TASK DESCRIPTION: When you reach the line containing "103 Servings" in the entries below, begin reproducing lines exactly, and stop once the line containing "GUIDE ROD * 1" is done.

DATA SUPPLIED:

____________________

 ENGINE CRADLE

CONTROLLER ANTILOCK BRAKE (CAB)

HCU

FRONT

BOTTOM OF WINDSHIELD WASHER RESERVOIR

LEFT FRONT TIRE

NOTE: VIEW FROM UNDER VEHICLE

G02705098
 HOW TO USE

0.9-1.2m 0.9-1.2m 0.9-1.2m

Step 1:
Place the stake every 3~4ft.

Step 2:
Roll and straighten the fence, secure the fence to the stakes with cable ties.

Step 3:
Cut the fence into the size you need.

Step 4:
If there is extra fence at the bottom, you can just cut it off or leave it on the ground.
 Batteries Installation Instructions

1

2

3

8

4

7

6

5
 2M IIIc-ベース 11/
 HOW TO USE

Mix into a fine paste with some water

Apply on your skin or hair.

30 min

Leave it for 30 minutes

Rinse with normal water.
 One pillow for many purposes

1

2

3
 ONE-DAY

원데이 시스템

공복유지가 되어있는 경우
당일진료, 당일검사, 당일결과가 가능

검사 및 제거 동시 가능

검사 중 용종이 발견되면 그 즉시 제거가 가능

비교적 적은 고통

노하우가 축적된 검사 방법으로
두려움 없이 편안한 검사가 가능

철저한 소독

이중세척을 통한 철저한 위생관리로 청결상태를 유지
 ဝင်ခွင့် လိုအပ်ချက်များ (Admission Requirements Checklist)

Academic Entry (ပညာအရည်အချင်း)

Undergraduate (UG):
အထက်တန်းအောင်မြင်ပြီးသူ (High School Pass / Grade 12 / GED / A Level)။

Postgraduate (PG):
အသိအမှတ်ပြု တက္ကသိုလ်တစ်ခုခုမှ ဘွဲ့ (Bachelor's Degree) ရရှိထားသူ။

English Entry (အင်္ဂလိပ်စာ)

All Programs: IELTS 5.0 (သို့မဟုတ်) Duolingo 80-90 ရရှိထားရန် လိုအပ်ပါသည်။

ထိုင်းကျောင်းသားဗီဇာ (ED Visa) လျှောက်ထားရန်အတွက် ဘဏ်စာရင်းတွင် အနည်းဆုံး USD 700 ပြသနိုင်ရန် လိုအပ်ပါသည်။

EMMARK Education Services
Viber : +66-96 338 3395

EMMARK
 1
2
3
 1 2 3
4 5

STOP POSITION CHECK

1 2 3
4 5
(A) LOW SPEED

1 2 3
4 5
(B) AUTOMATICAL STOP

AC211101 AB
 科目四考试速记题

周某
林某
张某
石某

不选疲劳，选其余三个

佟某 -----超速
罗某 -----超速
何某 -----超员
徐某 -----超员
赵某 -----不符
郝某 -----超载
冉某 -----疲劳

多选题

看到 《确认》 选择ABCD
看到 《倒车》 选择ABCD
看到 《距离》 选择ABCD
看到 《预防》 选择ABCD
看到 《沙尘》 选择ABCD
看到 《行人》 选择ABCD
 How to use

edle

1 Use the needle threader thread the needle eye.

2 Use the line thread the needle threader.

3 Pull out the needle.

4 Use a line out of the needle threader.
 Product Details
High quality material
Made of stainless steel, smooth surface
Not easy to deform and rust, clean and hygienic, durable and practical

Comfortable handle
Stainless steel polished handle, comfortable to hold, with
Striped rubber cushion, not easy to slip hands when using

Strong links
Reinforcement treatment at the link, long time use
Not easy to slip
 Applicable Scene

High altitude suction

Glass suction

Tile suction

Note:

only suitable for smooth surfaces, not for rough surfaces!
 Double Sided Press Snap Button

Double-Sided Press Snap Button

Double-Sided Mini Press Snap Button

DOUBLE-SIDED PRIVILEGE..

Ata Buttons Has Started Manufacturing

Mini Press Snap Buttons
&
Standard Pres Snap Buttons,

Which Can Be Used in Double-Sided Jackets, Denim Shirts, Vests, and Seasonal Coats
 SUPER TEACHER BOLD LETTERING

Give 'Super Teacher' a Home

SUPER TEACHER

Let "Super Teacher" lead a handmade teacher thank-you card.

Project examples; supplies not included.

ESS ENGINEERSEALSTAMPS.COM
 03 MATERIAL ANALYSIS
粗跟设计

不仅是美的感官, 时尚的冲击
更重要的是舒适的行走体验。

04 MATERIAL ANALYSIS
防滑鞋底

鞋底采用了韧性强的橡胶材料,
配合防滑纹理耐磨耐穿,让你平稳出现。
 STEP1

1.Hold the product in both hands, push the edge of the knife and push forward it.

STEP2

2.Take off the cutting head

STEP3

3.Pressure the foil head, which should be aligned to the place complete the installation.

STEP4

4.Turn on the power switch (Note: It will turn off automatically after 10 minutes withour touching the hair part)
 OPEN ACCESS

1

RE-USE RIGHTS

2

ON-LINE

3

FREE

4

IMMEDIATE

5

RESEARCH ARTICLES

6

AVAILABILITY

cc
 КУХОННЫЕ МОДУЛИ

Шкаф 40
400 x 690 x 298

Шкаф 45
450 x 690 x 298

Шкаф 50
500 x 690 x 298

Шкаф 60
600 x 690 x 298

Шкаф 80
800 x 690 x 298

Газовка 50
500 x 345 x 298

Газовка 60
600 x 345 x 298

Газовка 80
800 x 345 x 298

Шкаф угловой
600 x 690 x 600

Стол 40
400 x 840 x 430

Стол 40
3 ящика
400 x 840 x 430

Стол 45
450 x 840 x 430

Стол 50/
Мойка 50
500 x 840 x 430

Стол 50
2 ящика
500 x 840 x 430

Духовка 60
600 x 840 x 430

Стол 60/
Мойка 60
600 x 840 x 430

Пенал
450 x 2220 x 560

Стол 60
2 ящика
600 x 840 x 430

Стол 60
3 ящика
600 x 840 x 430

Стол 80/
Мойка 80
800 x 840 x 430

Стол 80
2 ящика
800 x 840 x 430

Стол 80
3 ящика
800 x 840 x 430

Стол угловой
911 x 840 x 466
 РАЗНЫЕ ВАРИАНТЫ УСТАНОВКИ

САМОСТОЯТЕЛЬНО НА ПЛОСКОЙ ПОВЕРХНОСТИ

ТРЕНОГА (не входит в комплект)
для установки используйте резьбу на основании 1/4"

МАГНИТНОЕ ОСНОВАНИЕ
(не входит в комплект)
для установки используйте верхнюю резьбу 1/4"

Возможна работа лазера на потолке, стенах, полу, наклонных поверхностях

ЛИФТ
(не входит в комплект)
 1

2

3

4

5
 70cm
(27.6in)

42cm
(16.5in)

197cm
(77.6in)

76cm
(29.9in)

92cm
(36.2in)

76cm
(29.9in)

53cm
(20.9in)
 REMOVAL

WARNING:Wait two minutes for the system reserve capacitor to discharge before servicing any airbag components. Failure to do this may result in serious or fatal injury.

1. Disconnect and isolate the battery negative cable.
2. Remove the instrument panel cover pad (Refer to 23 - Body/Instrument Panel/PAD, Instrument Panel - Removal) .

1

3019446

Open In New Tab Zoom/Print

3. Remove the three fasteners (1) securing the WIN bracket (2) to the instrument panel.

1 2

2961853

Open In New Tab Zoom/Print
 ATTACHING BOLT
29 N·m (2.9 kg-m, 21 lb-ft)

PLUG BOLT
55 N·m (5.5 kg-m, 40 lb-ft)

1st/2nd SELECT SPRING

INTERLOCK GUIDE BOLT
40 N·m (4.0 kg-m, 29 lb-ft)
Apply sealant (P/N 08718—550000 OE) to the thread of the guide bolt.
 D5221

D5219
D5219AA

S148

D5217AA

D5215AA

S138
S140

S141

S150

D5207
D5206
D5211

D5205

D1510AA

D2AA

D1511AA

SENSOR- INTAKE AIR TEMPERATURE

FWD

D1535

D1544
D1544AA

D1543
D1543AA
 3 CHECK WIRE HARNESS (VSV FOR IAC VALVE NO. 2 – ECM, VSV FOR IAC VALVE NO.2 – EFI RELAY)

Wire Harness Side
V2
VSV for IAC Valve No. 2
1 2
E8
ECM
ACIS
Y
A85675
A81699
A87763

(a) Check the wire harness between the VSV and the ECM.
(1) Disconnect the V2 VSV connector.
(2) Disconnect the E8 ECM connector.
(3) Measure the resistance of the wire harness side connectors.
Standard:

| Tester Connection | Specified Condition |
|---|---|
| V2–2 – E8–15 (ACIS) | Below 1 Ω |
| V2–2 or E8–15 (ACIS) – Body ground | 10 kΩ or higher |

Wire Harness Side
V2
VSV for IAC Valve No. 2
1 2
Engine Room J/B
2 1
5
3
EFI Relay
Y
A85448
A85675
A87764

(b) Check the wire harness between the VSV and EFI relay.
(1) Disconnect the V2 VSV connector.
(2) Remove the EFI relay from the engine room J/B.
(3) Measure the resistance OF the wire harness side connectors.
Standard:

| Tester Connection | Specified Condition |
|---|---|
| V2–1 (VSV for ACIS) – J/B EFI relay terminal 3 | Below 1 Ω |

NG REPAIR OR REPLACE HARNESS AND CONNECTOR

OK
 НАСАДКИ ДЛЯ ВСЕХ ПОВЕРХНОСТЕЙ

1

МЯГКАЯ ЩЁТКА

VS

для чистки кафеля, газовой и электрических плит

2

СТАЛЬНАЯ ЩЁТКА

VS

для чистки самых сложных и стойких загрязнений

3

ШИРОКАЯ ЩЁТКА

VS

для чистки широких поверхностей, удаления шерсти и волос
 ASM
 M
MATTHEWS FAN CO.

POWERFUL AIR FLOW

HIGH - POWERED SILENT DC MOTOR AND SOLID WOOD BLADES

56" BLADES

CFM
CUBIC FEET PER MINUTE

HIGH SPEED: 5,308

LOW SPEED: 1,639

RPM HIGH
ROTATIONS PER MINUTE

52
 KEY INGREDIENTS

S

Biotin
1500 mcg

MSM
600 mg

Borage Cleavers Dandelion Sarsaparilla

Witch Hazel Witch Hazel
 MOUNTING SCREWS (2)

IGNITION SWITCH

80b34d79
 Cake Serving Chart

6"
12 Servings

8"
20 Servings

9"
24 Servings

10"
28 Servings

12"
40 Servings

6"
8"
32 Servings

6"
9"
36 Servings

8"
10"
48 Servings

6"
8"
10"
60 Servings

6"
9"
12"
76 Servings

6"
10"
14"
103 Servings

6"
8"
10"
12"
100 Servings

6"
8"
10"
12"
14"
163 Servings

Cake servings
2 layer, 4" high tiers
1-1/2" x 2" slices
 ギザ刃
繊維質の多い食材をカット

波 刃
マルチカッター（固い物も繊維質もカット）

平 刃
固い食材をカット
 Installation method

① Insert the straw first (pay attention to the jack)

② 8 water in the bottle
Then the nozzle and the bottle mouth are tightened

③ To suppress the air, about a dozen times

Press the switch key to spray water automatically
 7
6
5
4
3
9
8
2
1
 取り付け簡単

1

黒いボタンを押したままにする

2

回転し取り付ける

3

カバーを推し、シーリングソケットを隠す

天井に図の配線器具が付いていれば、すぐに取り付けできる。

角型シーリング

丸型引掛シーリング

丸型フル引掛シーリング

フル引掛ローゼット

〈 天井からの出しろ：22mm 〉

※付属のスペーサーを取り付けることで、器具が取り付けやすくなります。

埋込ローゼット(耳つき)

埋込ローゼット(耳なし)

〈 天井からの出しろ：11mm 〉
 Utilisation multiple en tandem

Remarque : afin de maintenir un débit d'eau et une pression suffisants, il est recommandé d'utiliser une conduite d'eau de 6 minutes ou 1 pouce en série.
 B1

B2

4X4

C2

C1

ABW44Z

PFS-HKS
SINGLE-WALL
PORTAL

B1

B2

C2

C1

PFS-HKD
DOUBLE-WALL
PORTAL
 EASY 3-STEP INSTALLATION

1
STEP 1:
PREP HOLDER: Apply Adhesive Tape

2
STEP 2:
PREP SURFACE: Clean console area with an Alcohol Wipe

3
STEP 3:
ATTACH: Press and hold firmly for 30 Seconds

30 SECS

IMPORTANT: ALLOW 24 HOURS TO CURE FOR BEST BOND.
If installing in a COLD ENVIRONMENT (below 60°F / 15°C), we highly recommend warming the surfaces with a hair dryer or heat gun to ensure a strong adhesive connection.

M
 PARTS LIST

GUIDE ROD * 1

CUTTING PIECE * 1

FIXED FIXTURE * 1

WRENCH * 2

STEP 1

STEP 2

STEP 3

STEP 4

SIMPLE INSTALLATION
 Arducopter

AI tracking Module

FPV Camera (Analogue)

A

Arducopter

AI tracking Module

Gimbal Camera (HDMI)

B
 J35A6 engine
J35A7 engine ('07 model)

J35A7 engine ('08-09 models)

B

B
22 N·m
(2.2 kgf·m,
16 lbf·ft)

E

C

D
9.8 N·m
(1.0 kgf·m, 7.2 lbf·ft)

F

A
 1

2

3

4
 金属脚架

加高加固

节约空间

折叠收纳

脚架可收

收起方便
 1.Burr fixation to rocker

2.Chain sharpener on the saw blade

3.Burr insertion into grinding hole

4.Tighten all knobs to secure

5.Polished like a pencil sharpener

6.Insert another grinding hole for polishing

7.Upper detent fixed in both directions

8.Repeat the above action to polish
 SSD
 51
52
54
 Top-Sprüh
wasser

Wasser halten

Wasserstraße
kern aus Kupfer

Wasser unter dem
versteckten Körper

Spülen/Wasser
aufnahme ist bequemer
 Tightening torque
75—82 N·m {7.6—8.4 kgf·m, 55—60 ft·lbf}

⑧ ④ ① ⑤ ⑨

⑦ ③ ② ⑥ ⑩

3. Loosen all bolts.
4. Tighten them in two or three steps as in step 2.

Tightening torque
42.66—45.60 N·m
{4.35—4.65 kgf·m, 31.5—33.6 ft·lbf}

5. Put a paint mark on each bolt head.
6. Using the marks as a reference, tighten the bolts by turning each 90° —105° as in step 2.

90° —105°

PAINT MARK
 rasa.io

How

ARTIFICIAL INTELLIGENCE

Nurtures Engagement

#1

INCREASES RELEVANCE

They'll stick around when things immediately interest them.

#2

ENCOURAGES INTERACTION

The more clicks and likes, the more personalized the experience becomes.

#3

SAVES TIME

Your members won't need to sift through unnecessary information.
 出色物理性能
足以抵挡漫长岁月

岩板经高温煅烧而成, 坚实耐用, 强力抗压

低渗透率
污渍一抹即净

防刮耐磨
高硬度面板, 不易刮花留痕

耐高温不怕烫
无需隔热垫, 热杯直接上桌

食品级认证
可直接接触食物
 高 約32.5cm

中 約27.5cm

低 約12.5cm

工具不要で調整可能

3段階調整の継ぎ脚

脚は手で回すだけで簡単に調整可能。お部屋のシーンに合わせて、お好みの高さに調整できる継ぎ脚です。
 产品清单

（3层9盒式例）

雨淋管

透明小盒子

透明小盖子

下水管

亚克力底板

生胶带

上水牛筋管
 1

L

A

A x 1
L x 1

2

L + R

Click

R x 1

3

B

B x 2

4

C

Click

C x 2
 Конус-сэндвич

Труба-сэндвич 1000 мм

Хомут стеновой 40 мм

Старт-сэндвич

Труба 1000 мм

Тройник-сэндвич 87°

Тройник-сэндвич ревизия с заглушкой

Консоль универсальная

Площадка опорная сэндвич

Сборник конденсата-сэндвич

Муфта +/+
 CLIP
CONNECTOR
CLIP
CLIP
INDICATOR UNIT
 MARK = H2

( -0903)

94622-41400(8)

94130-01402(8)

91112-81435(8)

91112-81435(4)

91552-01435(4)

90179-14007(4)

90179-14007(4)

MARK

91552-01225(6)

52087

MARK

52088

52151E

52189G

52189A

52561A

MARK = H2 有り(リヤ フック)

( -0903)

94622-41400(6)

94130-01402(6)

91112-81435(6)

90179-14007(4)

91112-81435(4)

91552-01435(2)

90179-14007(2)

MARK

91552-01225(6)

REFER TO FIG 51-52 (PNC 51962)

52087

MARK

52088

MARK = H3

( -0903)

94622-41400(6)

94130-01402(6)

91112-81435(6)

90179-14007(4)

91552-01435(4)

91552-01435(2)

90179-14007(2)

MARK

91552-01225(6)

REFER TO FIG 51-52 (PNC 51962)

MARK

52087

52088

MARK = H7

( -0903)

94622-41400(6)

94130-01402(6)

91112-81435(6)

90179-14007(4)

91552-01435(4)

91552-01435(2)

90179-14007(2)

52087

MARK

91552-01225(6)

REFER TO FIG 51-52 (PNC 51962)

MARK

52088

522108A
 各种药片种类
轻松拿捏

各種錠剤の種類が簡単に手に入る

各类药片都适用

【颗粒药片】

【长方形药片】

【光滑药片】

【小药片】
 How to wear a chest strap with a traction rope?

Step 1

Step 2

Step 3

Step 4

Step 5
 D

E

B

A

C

____________________

WRITTEN SOLUTION:
103 Servings

6"
8"
10"
12"
100 Servings

6"
8"
10"
12"
14"
163 Servings

Cake servings
2 layer, 4" high tiers
1-1/2" x 2" slices
 ギザ刃
繊維質の多い食材をカット

波 刃
マルチカッター（固い物も繊維質もカット）

平 刃
固い食材をカット
 Installation method

① Insert the straw first (pay attention to the jack)

② 8 water in the bottle
Then the nozzle and the bottle mouth are tightened

③ To suppress the air, about a dozen times

Press the switch key to spray water automatically
 7
6
5
4
3
9
8
2
1
 取り付け簡単

1

黒いボタンを押したままにする

2

回転し取り付ける

3

カバーを推し、シーリングソケットを隠す

天井に図の配線器具が付いていれば、すぐに取り付けできる。

角型シーリング

丸型引掛シーリング

丸型フル引掛シーリング

フル引掛ローゼット

〈 天井からの出しろ：22mm 〉

※付属のスペーサーを取り付けることで、器具が取り付けやすくなります。

埋込ローゼット(耳つき)

埋込ローゼット(耳なし)

〈 天井からの出しろ：11mm 〉
 Utilisation multiple en tandem

Remarque : afin de maintenir un débit d'eau et une pression suffisants, il est recommandé d'utiliser une conduite d'eau de 6 minutes ou 1 pouce en série.
 B1

B2

4X4

C2

C1

ABW44Z

PFS-HKS
SINGLE-WALL
PORTAL

B1

B2

C2

C1

PFS-HKD
DOUBLE-WALL
PORTAL
 EASY 3-STEP INSTALLATION

1
STEP 1:
PREP HOLDER: Apply Adhesive Tape

2
STEP 2:
PREP SURFACE: Clean console area with an Alcohol Wipe

3
STEP 3:
ATTACH: Press and hold firmly for 30 Seconds

30 SECS

IMPORTANT: ALLOW 24 HOURS TO CURE FOR BEST BOND.
If installing in a COLD ENVIRONMENT (below 60°F / 15°C), we highly recommend warming the surfaces with a hair dryer or heat gun to ensure a strong adhesive connection.

M
 PARTS LIST

GUIDE ROD * 1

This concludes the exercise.